Hugs to you. If you're anywhere near Edinburgh pm me. I'll have a spare cotbed in January, which will last you for a couple of years (my DS is 6 so plenty room for yours).

sitandnatter · 22/12/2011 10:18

BTW, he does have the right to come & collect his son at any point so I think a double bluff may be in order here, suggest he has him for LOADS of time !!!

No he doesn't that is absolute tosh. If he comes to the door and asks for the child she doesn't even have to open the door to him. If the house is jointly owned he has the right to enter but if he starts to try to take the child a 999 call would get him hoisted off without the child. Honestly, sometimes I think people on here are F4J nuts undercover, I really do. Not directed at you Helen but some of the "advise" to flood abusive exes who are threatening to take the child with loads of contact beggars belief sometimes.
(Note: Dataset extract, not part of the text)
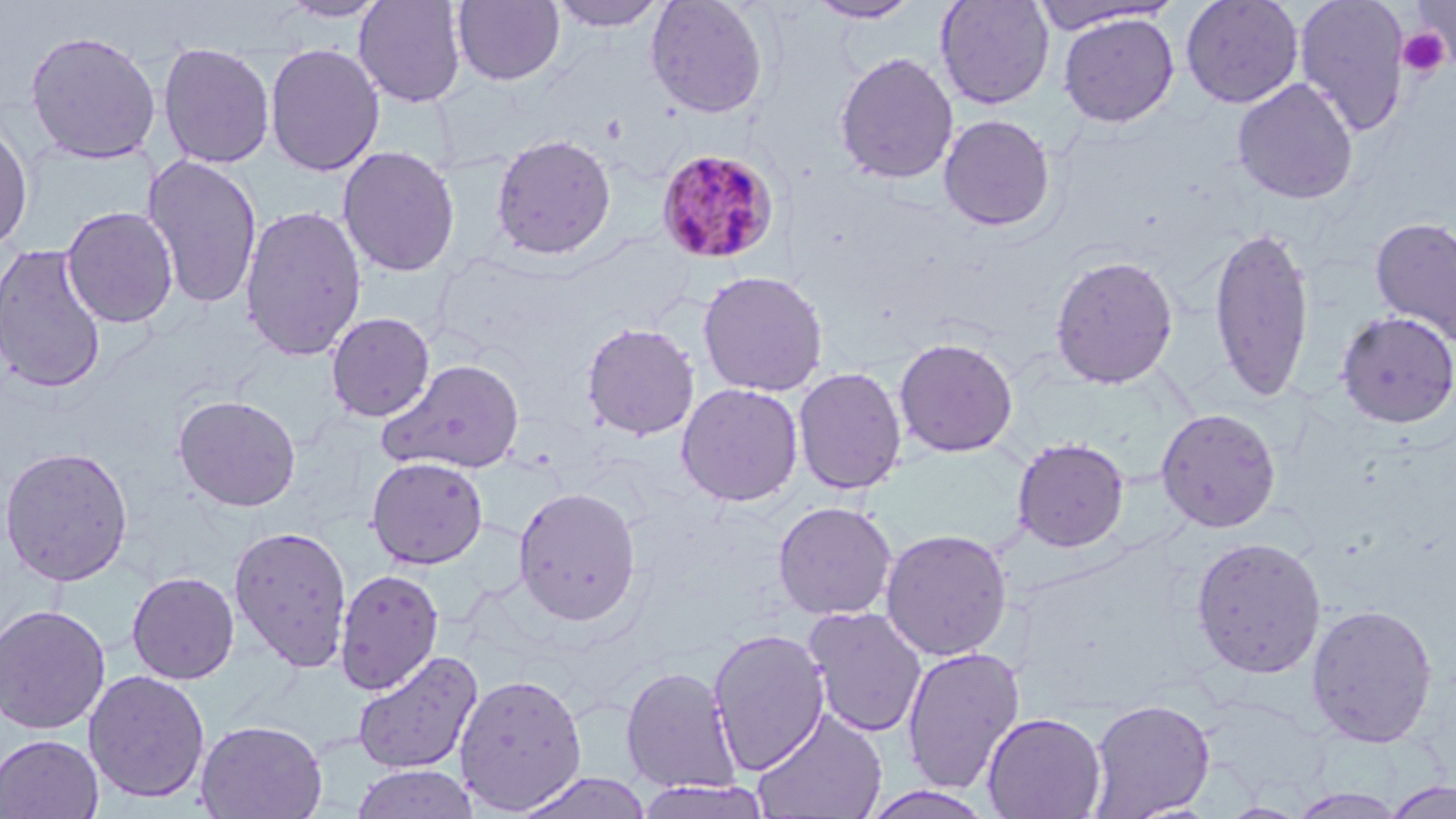
Approximate bounding boxes as (x1,y1)-(x2,y2) corner pairs in pixels.
Plasmodium malariae-infected red blood cells: (655,148)-(780,265).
OK what I'd be doing if the house is in joint names is to go to court to ask for an occupation order on the property until the finances and divorce are finalised. This gives you the absolute right to live there with your child and will stop him from having the right to enter even with a key until the divorce is settled.

You do need legal advice and under no circumstances does he get unsupervised contact, I wouldn't give him supervised until there is a court order in place where you can take action to have the child returned if he doesn't.

It sounds to me that he has his hands full paying for one child and doesn't want to have to pay for another. Nothing like being skint to make the OW realise she hasn't got quite the catch she thought she had, or perhaps I'm just cynical.